WORK TASK A: In the text about the West Ninth Street crossing, on what date is the council's next business meeting?
WORK TASK B: List every road on which, according to the text about the West Ninth Street crossing, signs would be installed saying that trailers may not cross on West Ninth.

TEXT:
———

This will allow trailers to clear the crossing safely. However, the grading is a precautionary measure because the other proposal is to close West Ninth Street to trucks and tractor-trailers altogether. So, ideally, the crossing would only be used for cars.

“We think that if we do what we’re talking about doing here, we can reopen hopefully by mid-May of this year,” Moon said. “This project would have no work on the CSX property. They have even offered to provide funds to the city if we would close the crossing. So they’re certainly not in favor of us doing the work on their property.”

The next step for the council would be to pass a resolution to close the crossing to trucks and trailers at the next business meeting on April 8. Once the resolution is passed the Georgia Department of Transportation will approve the installation of signs on Third Avenue, Highway 29, Tenth Street, and State Route 18, stating that trailers are not allowed to cross on West Ninth. 

Moon also gave an update on the $6 million federal appropriation for the city’s water intake project. The water intake will be moved up the Chattahoochee River to avoid some of the mud and sediment that is currently deposited in the river by a tributary.

———

MATERIAL SHOWN:
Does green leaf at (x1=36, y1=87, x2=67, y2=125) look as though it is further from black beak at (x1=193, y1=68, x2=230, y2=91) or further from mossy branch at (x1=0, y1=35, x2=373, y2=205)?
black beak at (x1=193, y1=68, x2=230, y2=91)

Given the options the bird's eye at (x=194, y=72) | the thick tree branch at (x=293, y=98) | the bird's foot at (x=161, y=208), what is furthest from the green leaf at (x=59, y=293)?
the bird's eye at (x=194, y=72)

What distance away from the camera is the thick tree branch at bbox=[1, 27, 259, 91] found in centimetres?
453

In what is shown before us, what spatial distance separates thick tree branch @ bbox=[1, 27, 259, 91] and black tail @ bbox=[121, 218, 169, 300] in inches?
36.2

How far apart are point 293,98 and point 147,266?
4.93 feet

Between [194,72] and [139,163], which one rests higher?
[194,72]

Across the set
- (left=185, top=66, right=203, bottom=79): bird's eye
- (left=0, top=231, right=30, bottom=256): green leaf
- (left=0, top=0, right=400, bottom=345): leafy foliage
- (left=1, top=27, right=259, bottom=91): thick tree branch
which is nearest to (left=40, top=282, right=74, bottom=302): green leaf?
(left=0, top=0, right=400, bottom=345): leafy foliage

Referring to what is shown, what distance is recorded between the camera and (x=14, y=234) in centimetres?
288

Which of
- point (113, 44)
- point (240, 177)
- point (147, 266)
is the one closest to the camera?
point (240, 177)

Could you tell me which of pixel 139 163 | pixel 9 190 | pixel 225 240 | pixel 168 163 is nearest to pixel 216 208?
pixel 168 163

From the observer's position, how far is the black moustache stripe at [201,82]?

———

EXERCISE ANSWER A: April 8

EXERCISE ANSWER B: Third Avenue, Highway 29, Tenth Street, State Route 18